Wednesday, July 15th, 2009

According to Yonhap:

A South Korean automaker operating in North Korea said Wednesday it has posted its first net profit and remitted part of it home, the first southbound money transfer by an inter-Korean venture.

Pyeonghwa Motors Corp. made a net profit of US$700,000 for the fiscal year ending in February and sent $500,000 to its headquarters in Seoul via a bank account in Hong Kong, its spokesman Roh Byoung-chun said.

The automaker began production in 2002 as a joint venture between North Korea and the Unification Church of South Korean Rev. Moon Sun-myung, who was born in the North. Its plant in Pyongyang produces sedans and small buses with some 340 employees, and its customers are mostly local businesses.

Roh said it took a while for North Korea to approve the remittance, which was made through a South Korean lender, Woori Bank, in Hong Kong in late May.

“For North Korea, $500,000 is a large sum of money. It is not used to the capitalist idea of making investments and retrieving profits. We believe they pondered deeply before giving approval,” he said.
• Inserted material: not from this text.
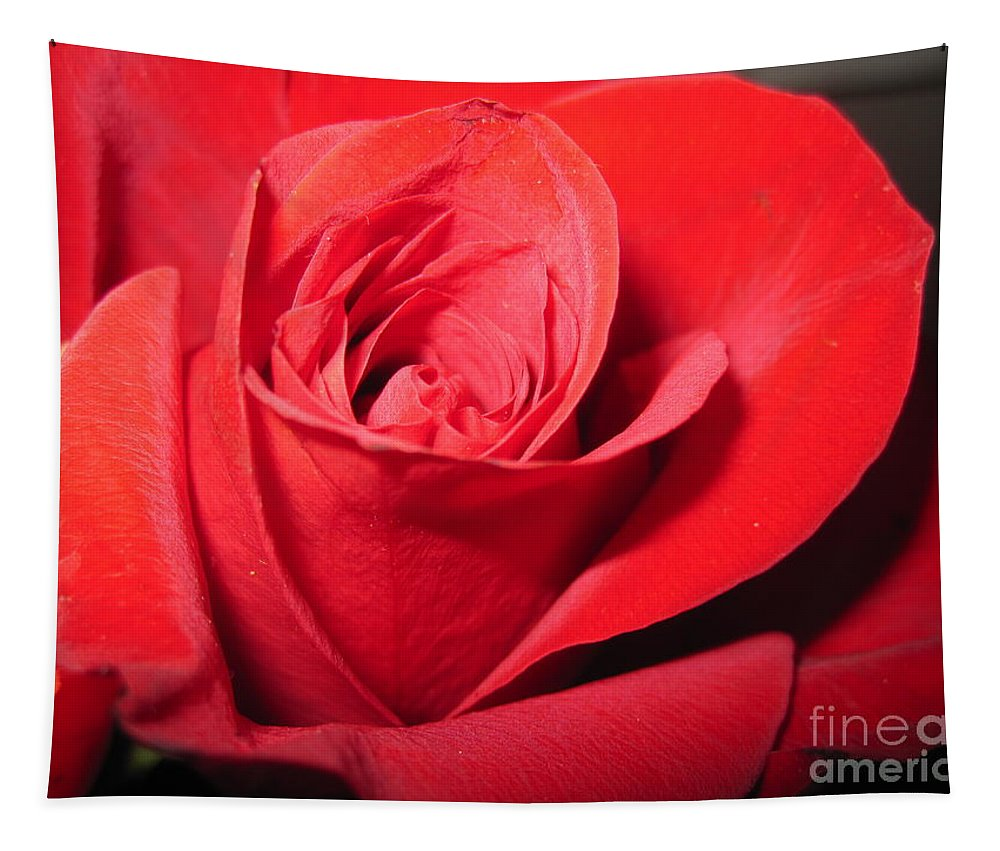 Floral Tapestry featuring the photograph Dramatic Red Rose by Tara Shalton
Pyeonghwa sold 652 units last year, while North Korea took $200,000 for its 30 percent share in the venture, he said. The company says profits are picking up, with this year’s sales already surpassing 740.

North Korea’s own automaker, Sungri Motor, was established in 1958 and mostly produces cargo trucks.

Pyeonghwa’s production is not influenced by political tensions or South Korea’s ban on cross-border shipments, he said, as raw materials and parts are imported from Europe and China. The ban was enforced after North’s rocket launch in April, with the exception of goods going to a joint industrial complex in the North’s border town of Kaesong, where 109 South Korean small firms operate.

“The remittance is symbolic. They are having a hard time in Kaesong, and many went bankrupt in Mount Kumgang (the North Korean tourist resort),” Roh said. “We hope this can bring hope to people doing business in North Korea that anyone can go there and can bring back profits.”

Officials from the South Korean Unification Ministry said inbound money transfers from North Korea are not restricted, although outbound remittances are strictly monitored and prohibited in some cases. It is the first time a South Korean company has sent profits from sales in North Korea, they said. Other businesses investing in North Korea, including those operating in the Kaesong park, sell their goods in South Korea and elsewhere.

South Korea has put three North Korean firms, including a bank, on its blacklist under a U.N. resolution that bans financial transactions with North Korean entities suspected of aiding the country’s nuclear and missile development.

Read the full artilce below:
S. Korean automaker in Pyongyang sends first business profit home
Yonhap
Kim Hyun
7/15/2009

According to the Wall Street Journal:

The Pyeonghwa spokesman didn’t disclose revenue figures but said last year’s vehicle sales were just over twice the 2007 level. The company has already sold more cars this year, 742, and expects to sell more than 1,500 for the full year, the spokesman said.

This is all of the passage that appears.